--- Records provided ---
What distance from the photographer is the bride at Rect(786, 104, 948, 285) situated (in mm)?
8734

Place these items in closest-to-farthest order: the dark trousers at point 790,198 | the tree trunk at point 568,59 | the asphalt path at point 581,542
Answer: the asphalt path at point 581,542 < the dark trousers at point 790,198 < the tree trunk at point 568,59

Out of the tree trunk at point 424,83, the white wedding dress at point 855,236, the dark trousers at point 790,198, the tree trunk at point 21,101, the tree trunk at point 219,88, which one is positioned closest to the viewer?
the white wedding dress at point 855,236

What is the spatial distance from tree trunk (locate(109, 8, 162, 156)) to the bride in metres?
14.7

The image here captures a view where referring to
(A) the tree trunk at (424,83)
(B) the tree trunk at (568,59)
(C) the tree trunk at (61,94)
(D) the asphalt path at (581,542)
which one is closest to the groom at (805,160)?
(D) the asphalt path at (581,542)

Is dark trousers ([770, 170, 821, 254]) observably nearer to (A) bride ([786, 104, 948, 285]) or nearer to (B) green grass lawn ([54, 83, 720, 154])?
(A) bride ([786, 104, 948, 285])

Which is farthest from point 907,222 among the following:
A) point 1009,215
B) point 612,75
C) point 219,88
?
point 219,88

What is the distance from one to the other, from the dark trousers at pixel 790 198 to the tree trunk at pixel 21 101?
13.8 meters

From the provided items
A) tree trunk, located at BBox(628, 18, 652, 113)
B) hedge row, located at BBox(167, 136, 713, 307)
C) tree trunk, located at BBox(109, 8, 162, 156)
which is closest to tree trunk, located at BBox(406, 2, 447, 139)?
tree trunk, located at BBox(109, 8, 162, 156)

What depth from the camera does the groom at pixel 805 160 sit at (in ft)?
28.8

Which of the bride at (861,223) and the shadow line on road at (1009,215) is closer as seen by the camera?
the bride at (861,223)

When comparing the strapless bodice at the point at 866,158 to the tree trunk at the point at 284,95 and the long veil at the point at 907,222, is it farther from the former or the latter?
---
▸ Goal
Copy the listing above line for line, with no changes.

▸ Answer
What distance from the photographer is the bride at Rect(786, 104, 948, 285) situated (in mm)?
8734

Place these items in closest-to-farthest order: the dark trousers at point 790,198 | the tree trunk at point 568,59 | the asphalt path at point 581,542
Answer: the asphalt path at point 581,542 < the dark trousers at point 790,198 < the tree trunk at point 568,59

Out of the tree trunk at point 424,83, the white wedding dress at point 855,236, the dark trousers at point 790,198, the tree trunk at point 21,101, the tree trunk at point 219,88, which one is positioned closest to the viewer?
the white wedding dress at point 855,236

What is the spatial distance from tree trunk (locate(109, 8, 162, 156)) to the bride in metres?
14.7

The image here captures a view where referring to
(A) the tree trunk at (424,83)
(B) the tree trunk at (568,59)
(C) the tree trunk at (61,94)
(D) the asphalt path at (581,542)
which one is closest to the groom at (805,160)?
(D) the asphalt path at (581,542)

Is dark trousers ([770, 170, 821, 254]) observably nearer to (A) bride ([786, 104, 948, 285]) or nearer to (B) green grass lawn ([54, 83, 720, 154])?
(A) bride ([786, 104, 948, 285])

Which is farthest from point 907,222 among the following:
A) point 1009,215
B) point 612,75
C) point 219,88
?
point 219,88

What is the distance from one to the other, from the dark trousers at pixel 790 198 to the tree trunk at pixel 21 101?
13.8 meters

From the provided items
A) tree trunk, located at BBox(628, 18, 652, 113)
B) hedge row, located at BBox(167, 136, 713, 307)
C) tree trunk, located at BBox(109, 8, 162, 156)
which is closest to tree trunk, located at BBox(406, 2, 447, 139)?
tree trunk, located at BBox(109, 8, 162, 156)

What depth from the camera does the groom at pixel 805 160 sit at (in ft)?
28.8

Which of the bride at (861,223) and the shadow line on road at (1009,215) is closer as seen by the camera?
the bride at (861,223)

When comparing the strapless bodice at the point at 866,158 to the tree trunk at the point at 284,95 and the long veil at the point at 907,222, is it farther from the former or the latter?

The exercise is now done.